If you're looking for "I Spys," dating or LTRs, this is your scene.
View ProfilesPublished February 28, 2024 at 10:00 a.m.
I'm a sucker for a good musical trope. Someone cut a deal with the devil to become a better musician? I'm so there. Oh, damn, two singer-songwriters broke up and are trading breakup albums? Happy Valentine's Day to me. A dis record between two rappers who were once best friends? I lap that shit up.
One of my favorite tropes — and a long-held fantasy of mine — is the old songwriter-goes-into-seclusion scenario. When I was younger, I used to fantasize about pulling a Brian Wilson or Syd Barrett and going full Howard Hughes for a while. I'd write music in some secret cabin off the grid, eating K-rations and playing guitar by candlelight, drinking lots of water and taking mushrooms all day. Then I grew up and learned more about Wilson, Barrett and Hughes and decided all of that was a terrible idea that would end up with me surrounded by jars of piss and shaving my eyebrows or something.
The urge to make music away from society never left me, though. As a certified extrovert, I don't think I'd actually make some kind of killer album so much as lose my mind and invent a fake religion — or, worse yet, start a podcast called "Mountain Mania." Still, I like to fantasize and, when I can, live vicariously through others who are more suited to being bard hermits.
Enter Avi Salloway. Last year, the musician wrapped up a national tour with his indie-rock and world-music outfit, Billy Wylder, and promptly retreated to the Middlebury Gap, a mountain pass in Addison County. He spent six months avoiding society and "getting a little perspective," as he told me when we caught up by phone last week.
"I feel this overriding sensation most of the time," Salloway said, "that for all the technology around us, we couldn't be more apart on a grand scale."
So Salloway stayed up in the mountains, writing music and trying to figure out his next move. A onetime Vermont resident, he started out in the Burlington music scene as half of the folk duo Avi & Celia, along with Celia Woodsmith (Say Darling), before they moved to Boston and dubbed themselves Hey Mama. After that band split in 2018, Salloway joined up with Tuareg singer-songwriter Bombino and toured the world. But the idea of returning to the Green Mountains never left him.
"Vermont has always had this magnetic chemistry for me," Salloway said. "As we were wrapping up the last tour, I had this feeling that grew stronger and stronger — that I wanted to come back."
Salloway spent the past several years living bicoastally between New England and Los Angeles, only to realize that having two homes 3,000 miles apart wasn't feasible. He found a spot in the mountains and withdrew like a J.R.R. Tolkien character, weary from the world and his travels.
After months of writing music, Salloway began to contemplate coming down from the mountain to share his good work. But he'd need a band first.

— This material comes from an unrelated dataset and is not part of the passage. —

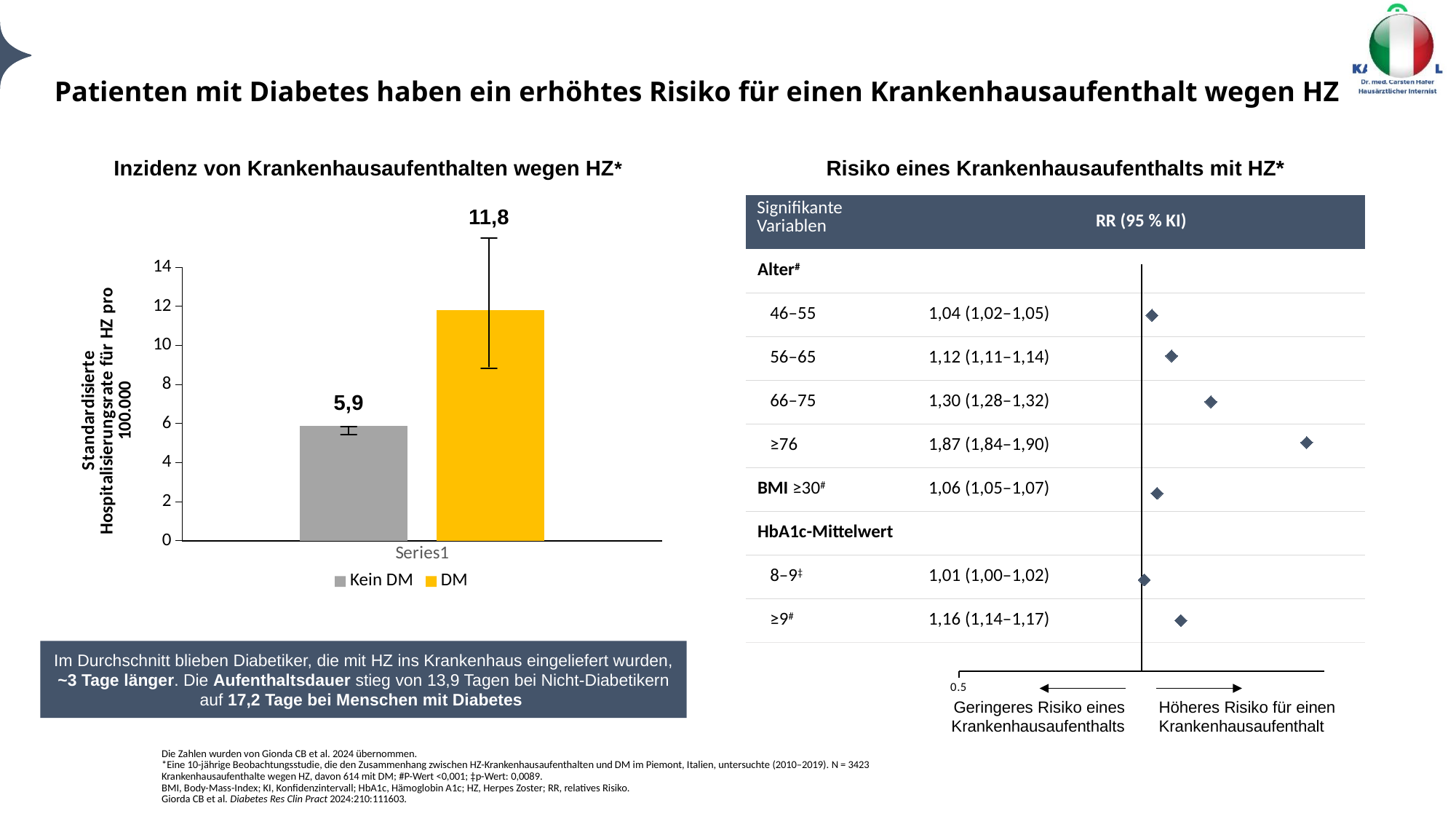
In the chart 'Inzidenz von Krankenhausaufenthalten wegen HZ*', what is the difference between the DM and Kein DM values? 5,9 What kind of chart is 'Inzidenz von Krankenhausaufenthalten wegen HZ*'? bar chart In the chart 'Inzidenz von Krankenhausaufenthalten wegen HZ*', is the value for DM greater or less than 10? greater In the chart 'Inzidenz von Krankenhausaufenthalten wegen HZ*', what is the value for Kein DM? 5,9 In the chart 'Risiko eines Krankenhausaufenthalts mit HZ*', what is the RR (95 % KI) for BMI ≥30? 1,06 (1,05–1,07) In the chart 'Inzidenz von Krankenhausaufenthalten wegen HZ*', what colour is the DM bar? yellow In the chart 'Inzidenz von Krankenhausaufenthalten wegen HZ*', what is the value for DM? 11,8 In the chart 'Risiko eines Krankenhausaufenthalts mit HZ*', which has the larger RR: age 66–75 or HbA1c ≥9? 66–75 In the chart 'Inzidenz von Krankenhausaufenthalten wegen HZ*', how many series does the legend list? 2 In the chart 'Inzidenz von Krankenhausaufenthalten wegen HZ*', which series has the higher value? DM In the chart 'Risiko eines Krankenhausaufenthalts mit HZ*', what is the RR (95 % KI) for the age group ≥76? 1,87 (1,84–1,90) In the chart 'Risiko eines Krankenhausaufenthalts mit HZ*', which variable has the highest RR? ≥76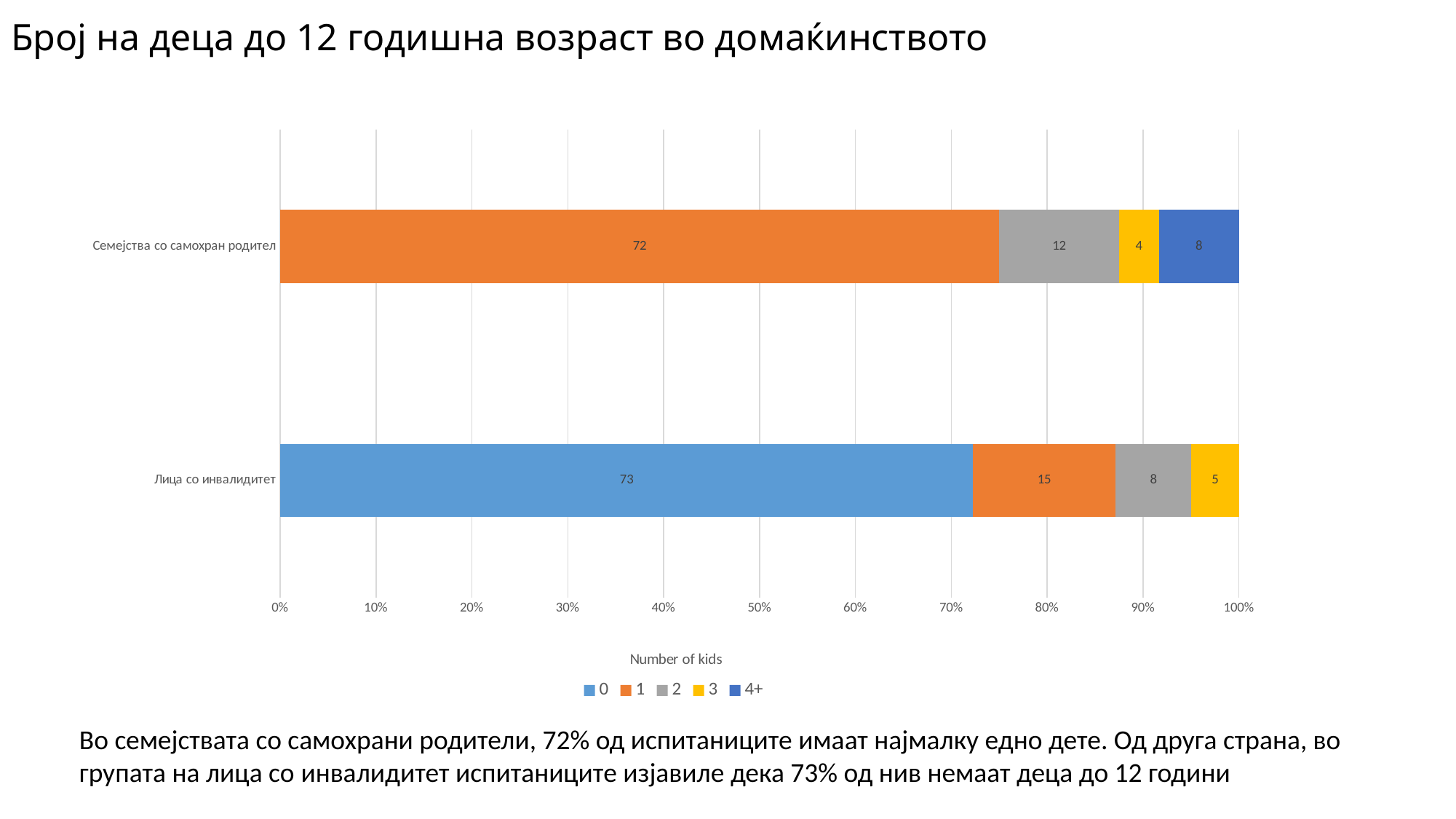
What is the difference between the value of series "1" for "Лица со инвалидитет" and the value of series "2" for "Лица со инвалидитет"? 7 Which series has the smallest segment in the "Семејства со самохран родител" bar? 3 What is the title of the legend (axis title) shown below the chart? Number of kids What is the value of series "1" for "Семејства со самохран родител"? 72 Which series has the largest segment in the "Лица со инвалидитет" bar? 0 What is the value of series "3" for "Лица со инвалидитет"? 5 What kind of chart is shown on the slide? stacked bar chart What is the value of series "0" for "Лица со инвалидитет"? 73 How many categories (bars) are shown in the chart? 2 How many series does the legend list? 5 What is the value of series "4+" for "Семејства со самохран родител"? 8 Which is larger: the value of series "2" for "Семејства со самохран родител" or the value of series "2" for "Лица со инвалидитет"? Семејства со самохран родител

"So much of my music is informed by my time in Bombino and studying West and North African music," Salloway said, which "isn't maybe the most intuitive sort of stuff to play for a Western musician."
Fortunately, Salloway already knew a drummer who was more than comfortable with African rhythms: Bombino drummer Corey Wilhelm. He reached out to another old friend from his early days in the Vermont scene, bassist Rob Morse (Hadestown).
"Corey is my brother from Bombino, so this is all right up his alley," Salloway said. "And Rob is such an amazing, diverse musician. Being in a trio with them and having that triangular interplay is so damn cool; there's so much space and flexibility to let the songs evolve."
Though the trio hasn't settled on a name yet, they're going with the old reliable jazz band/law firm technique, calling themselves Salloway, Wilhelm & Morse for a run of debut shows. The nascent group played in Barnard, Morrisville and Montpelier in February and swings through Burlington on Wednesday, February 28, for a show at Radio Bean. Morse's partner, singer Miriam Bernardo (High Summer), often joins in.
"Live music feels so sacred to me these days," Salloway said. "And the feeling at these shows has really lifted me up. There's just so much mutual good energy with this project — I just want to ride that wave of something new."
Salloway and company haven't done much planning beyond booking the February shows. They'll play some gigs around the solar eclipse in April and the Moonshine Music Festival in late summer, which Salloway founded and curates every year in Manchester.
"I'd love to record with this new band," Salloway said, revealing that fans are already making bootleg recordings of the performances. "It remains to be seen when we'd do that, but I think it's definitely more a question of 'when' rather than 'if.'"
For now, the band's set is largely made up of new music Salloway penned in his seclusion, mixed with some Billy Wylder songs and the odd Taj Mahal cover or two.
"It feels really good to be back in Vermont," Salloway said. "I often go a week without seeing another human being — what a contrast to LA! And I'm just excited to share new music and rejoin the music community here, man. And to rock out with my brothers Corey and Rob!"
It's good to have you back, Avi. Sometimes a little time in the mountains is all you need.